Follow these guidelines to help you ensure that your information remains safe.
- Keep your firewall turned on. A firewall helps protect your computer from hackers who might try to gain access to crash it, delete information, or even steal passwords or other sensitive information.
- Install or update both anti-virus and anti-malware software. You need both to prevent malicious software programs from embedding themselves on your computer. Set them to update automatically.
- Install or update your antispyware technology. Some spyware collects information about you without your consent; others produce unwanted pop-up ads on your web browser.
- Keep your operating system up to date. Updates are needed to fix security holes.
- Be careful what you download. Careless downloading, documents, images and apps can beat even the most vigilant anti-virus/ anti-malware software.
- Close your browser when you’re done working. Delete the cache, history and passwords each time. Also, turn off your computer. Turning the computer off effectively severs an attacker’s connection.
- Monitor your credit. Since you can’t protect information that’s in the hands of a myriad of organizations, you need to monitor your credit reports. For even more protection, you might consider a credit monitoring service that will alert you when there’s an entry in your credit file.

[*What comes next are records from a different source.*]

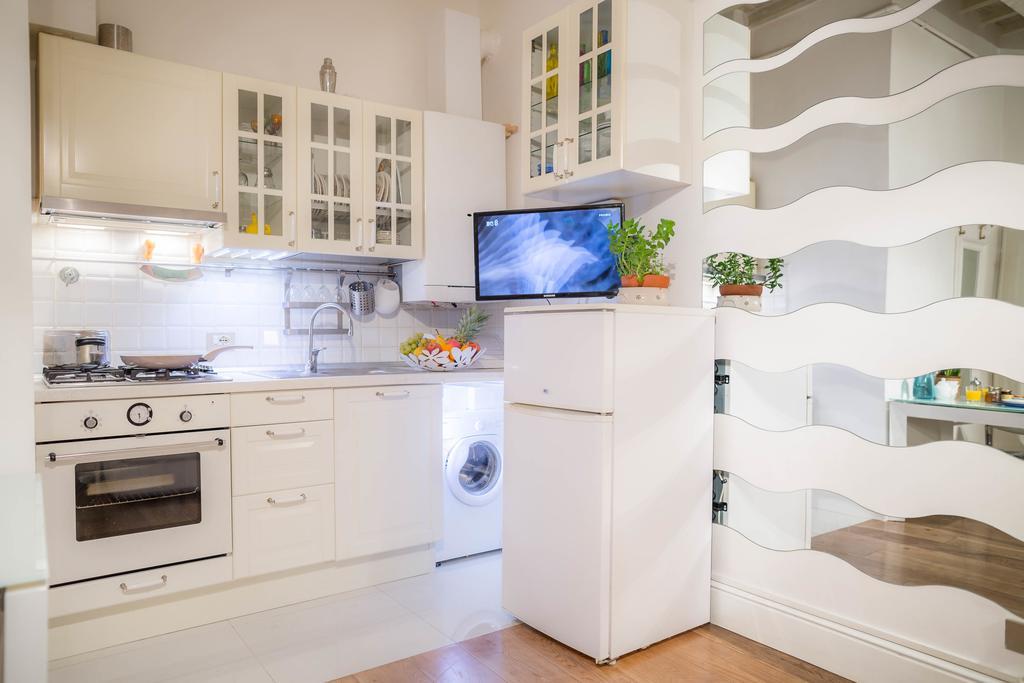Appartamento Il Gigliolo Firenze
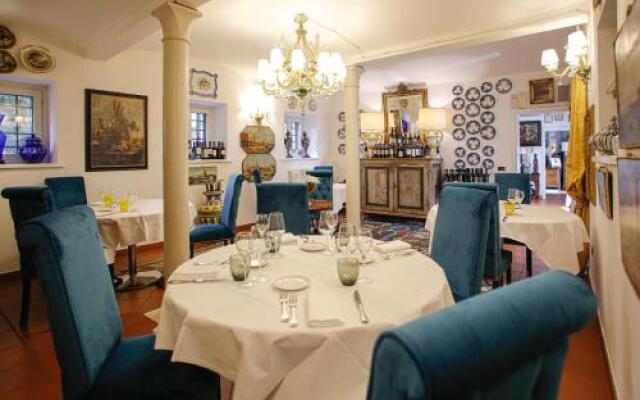 Wine Resort Casino di Caccia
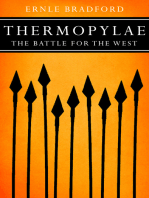 Thermopylae: The Battle for the West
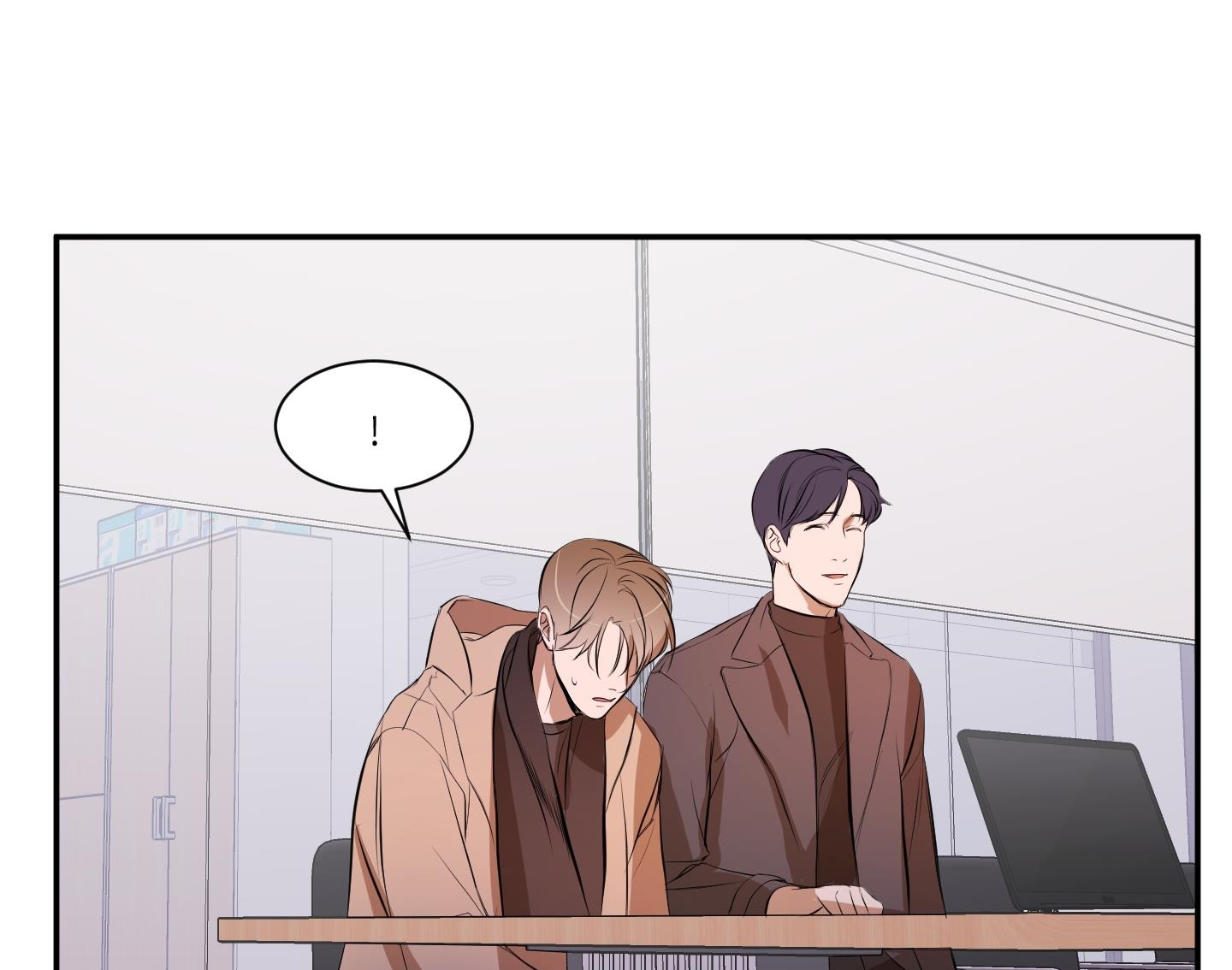 chốn riêng tư chapter 29 82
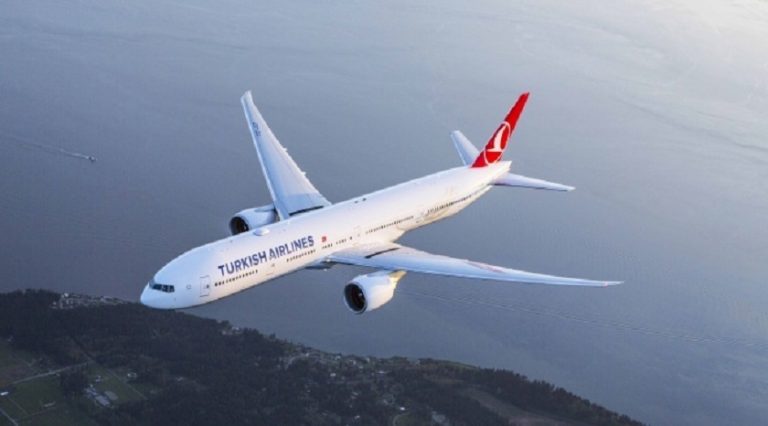 THY’nin kârı yüzde 37 düştü
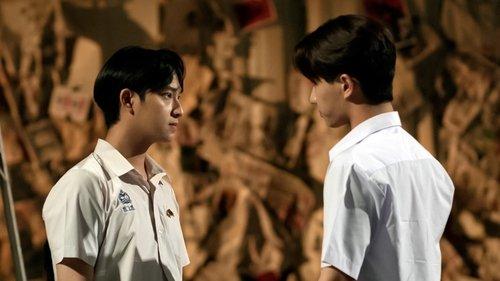 Dangerous Romance Season 1 Episode 1 - Episode 1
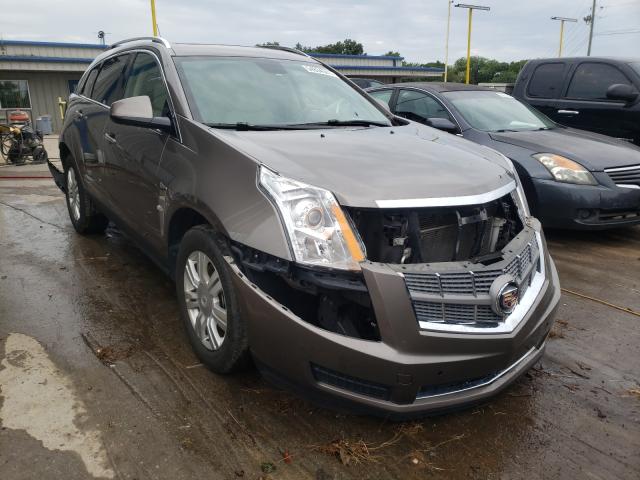 cadillac srx 2011 3gyfnaey4bs581914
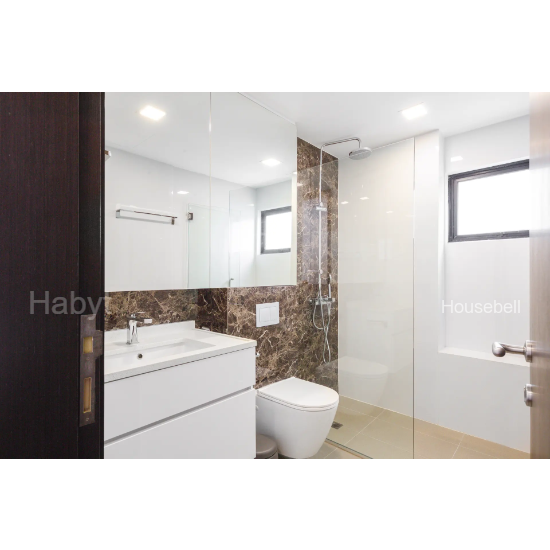 Portofino, S$ 2,800 (最低价格) /月, 200 sqft, 公寓 - Apartment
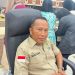 Sugiyono Dorong Pemerataan Pembangunan: Infrastruktur Harus Sejalan dengan Kesejahteraan Warga
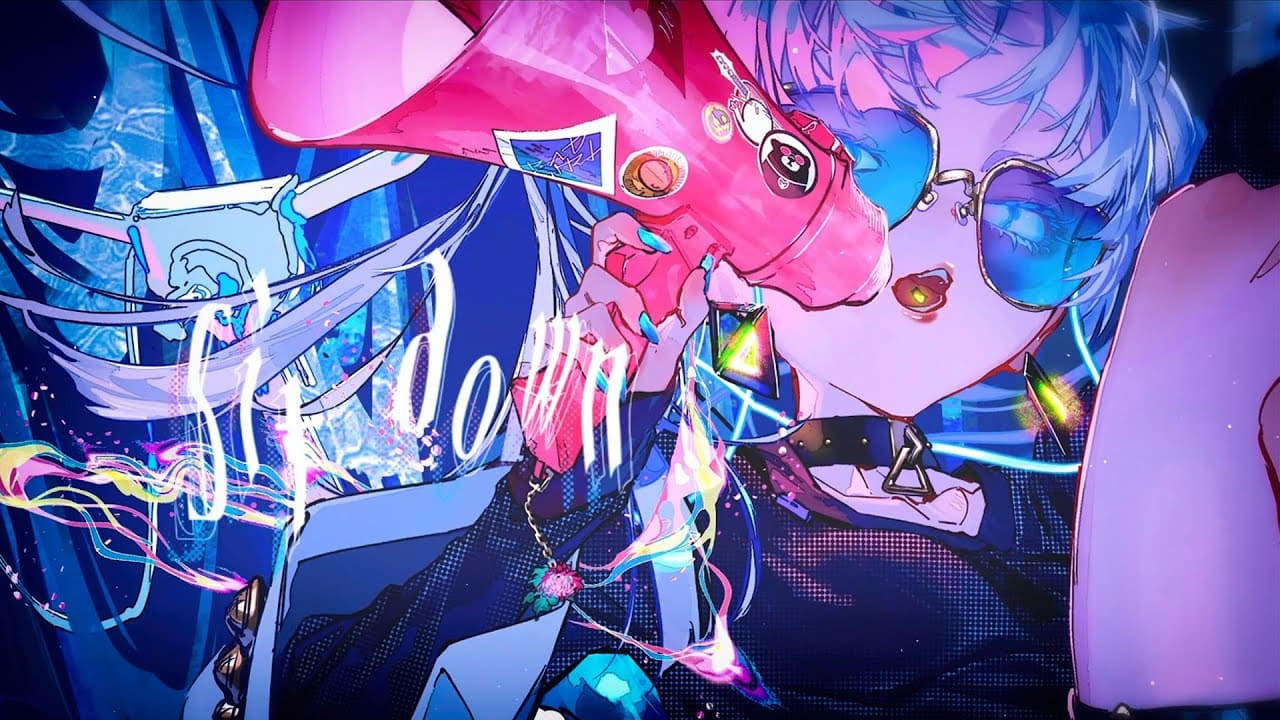Giga banner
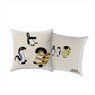 [To-totsu ni Egyptian God] Cushion Cover (C) (Anime Toy)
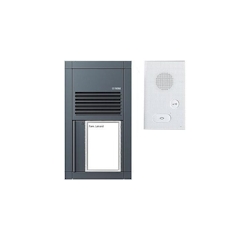 Siedle&Söhne Audio Set Vario mit AIB SET VAB 700-1 AG 210012962-00 Image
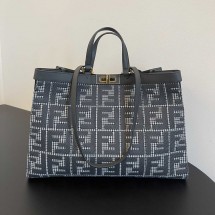 펜디 FENDI여성 핸드백 8BH374AKRZ F0C3M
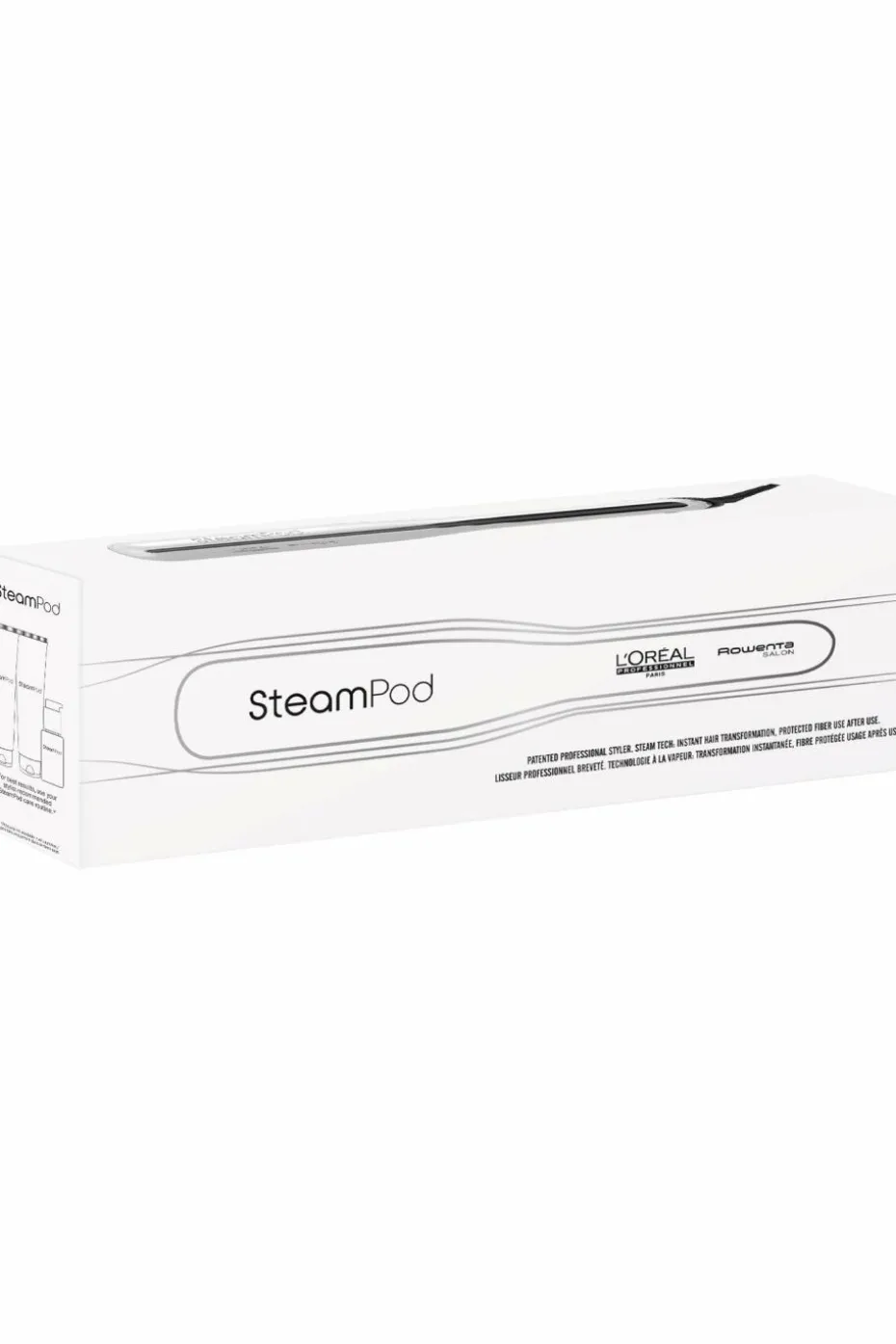 Lisseur Steampod V.3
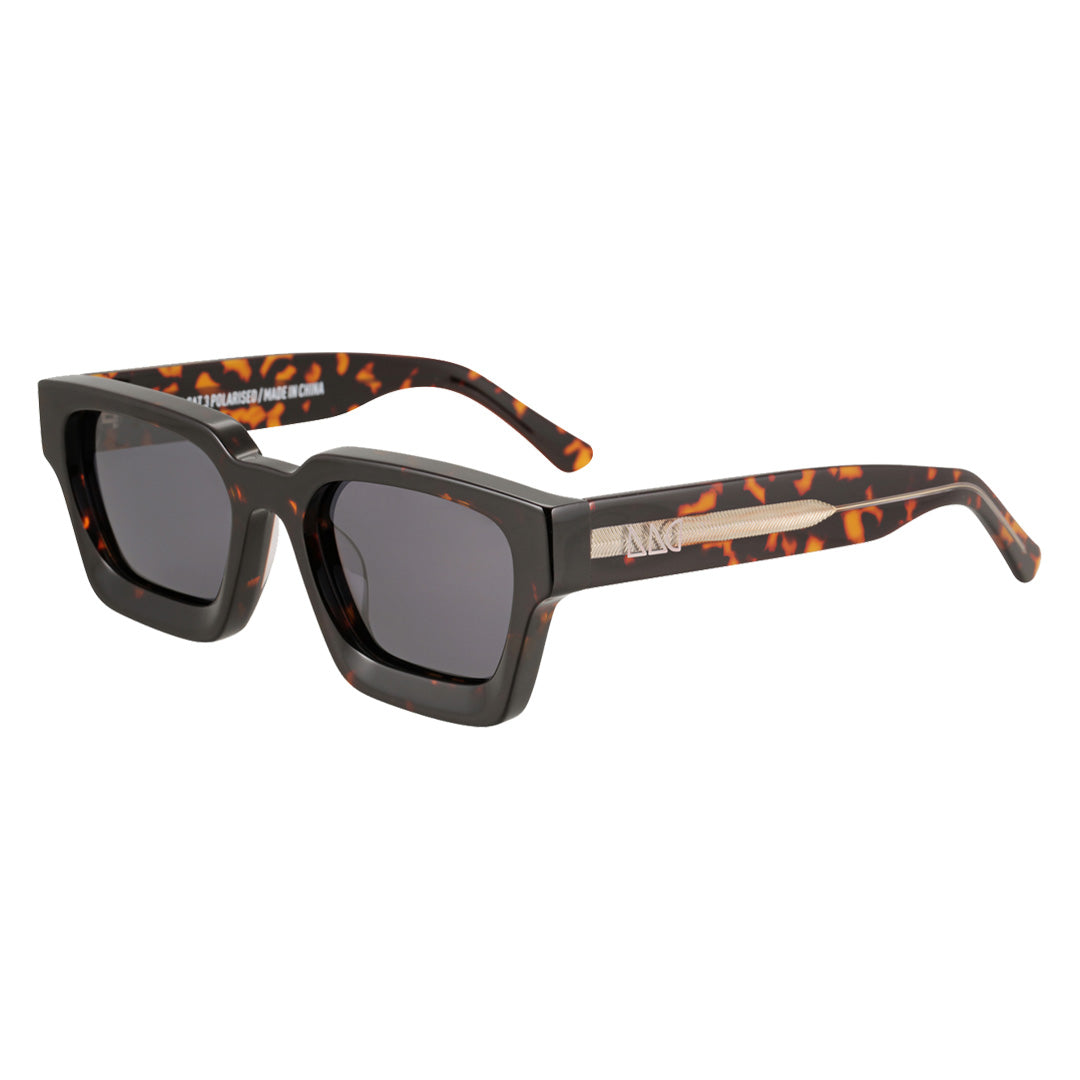 West End Tortoiseshell Sunglasses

- Ignore scareware. Scareware pop-ups may look like actual warnings from your system, but they’re not. Made to appear authentic, they often deliver malicious payloads. Close them with the “X” button.
- Review your bank and credit card statements. It’s one of the easiest ways to notice if something is wrong.
- Choose strong passwords. And don’t use the password you use for online banking anywhere else. Change your most critical passwords every 90 days.
Ameris Bank has taken strong measures to ensure the security and safety of your account and our overall online banking system. By staying alert to potential security threats and keeping in mind the suggestions provided throughout our website, you can help us keep your banking safe and secure.